Exercise: What you output must be the exact lines from the first line of the data through the one holding "Living room features", with no pictures.
===
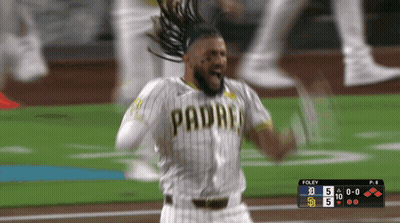 A Baseball Player Wearing A Padres Jersey Is Celebrating On The Field GIF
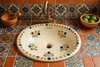 Mexican talavera floral garland sink installed in a Mexican kitchen showing traditional tile and style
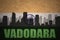 Abstract silhouette of the city with text Vadodara at the vintage indian flag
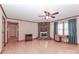 Living room features hardwood floors and ceiling fan at 105 Kiser Ln, Statesville, NC 28677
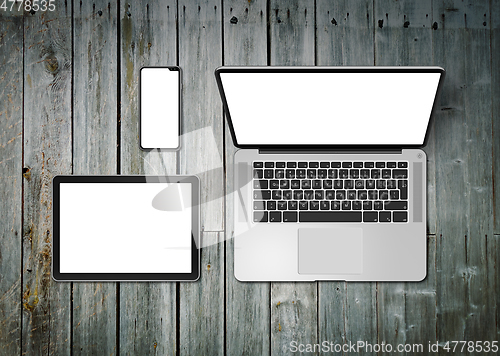 Image of Laptop, tablet and phone set mockup on a wooden background. 3D r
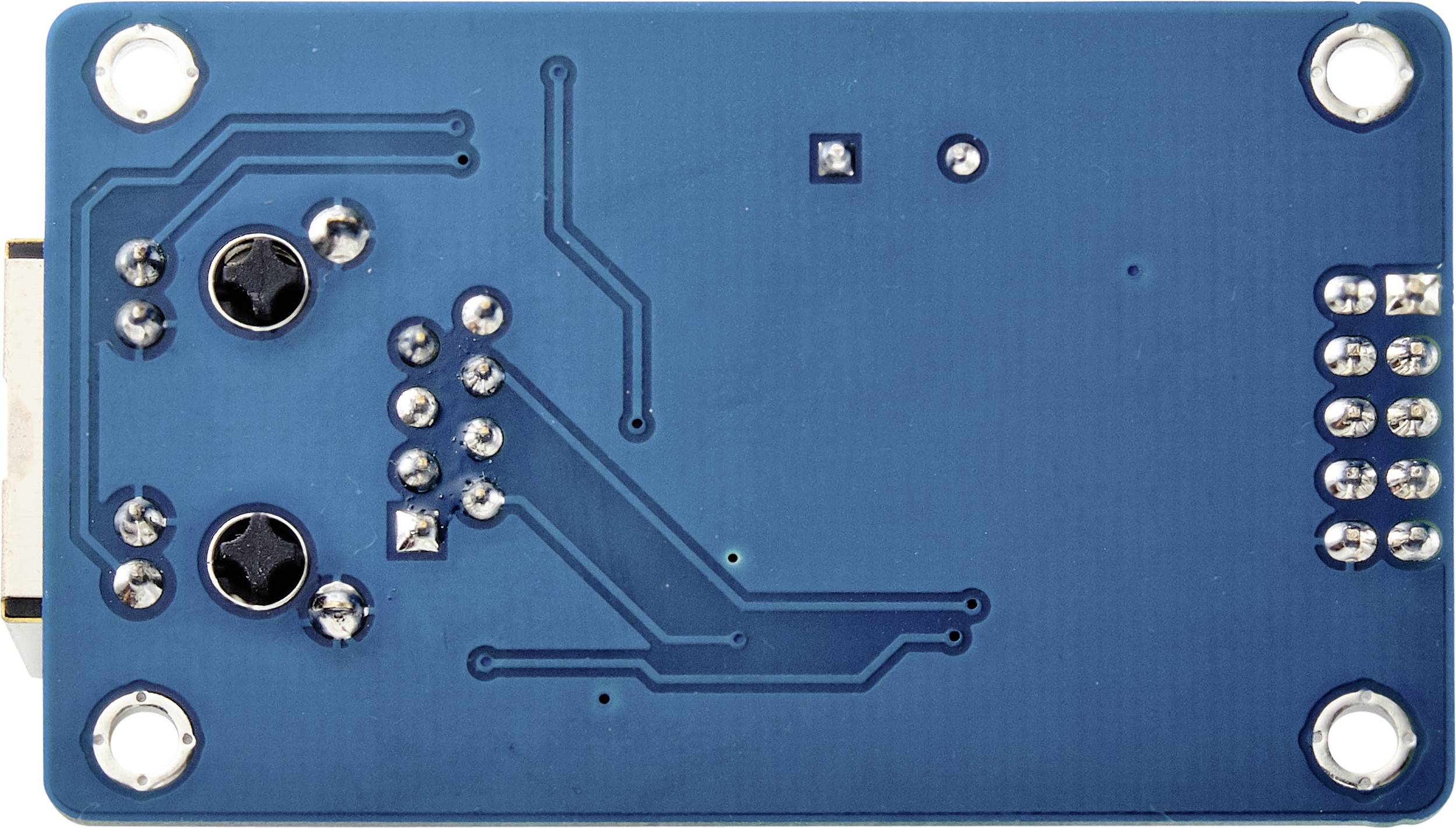 A blue electronic circuit board with multiple solder points, two black screws, and visible circuit traces.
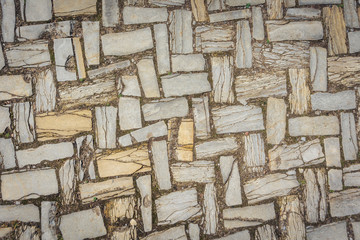 white pink gray broken pieces of ceramic tile in cement. rough surface texture mosaic and moss in...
===
Reply to the exercise:
 A Baseball Player Wearing A Padres Jersey Is Celebrating On The Field GIF
 Mexican talavera floral garland sink installed in a Mexican kitchen showing traditional tile and style
 Abstract silhouette of the city with text Vadodara at the vintage indian flag
 Living room features hardwood floors and ceiling fan at 105 Kiser Ln, Statesville, NC 28677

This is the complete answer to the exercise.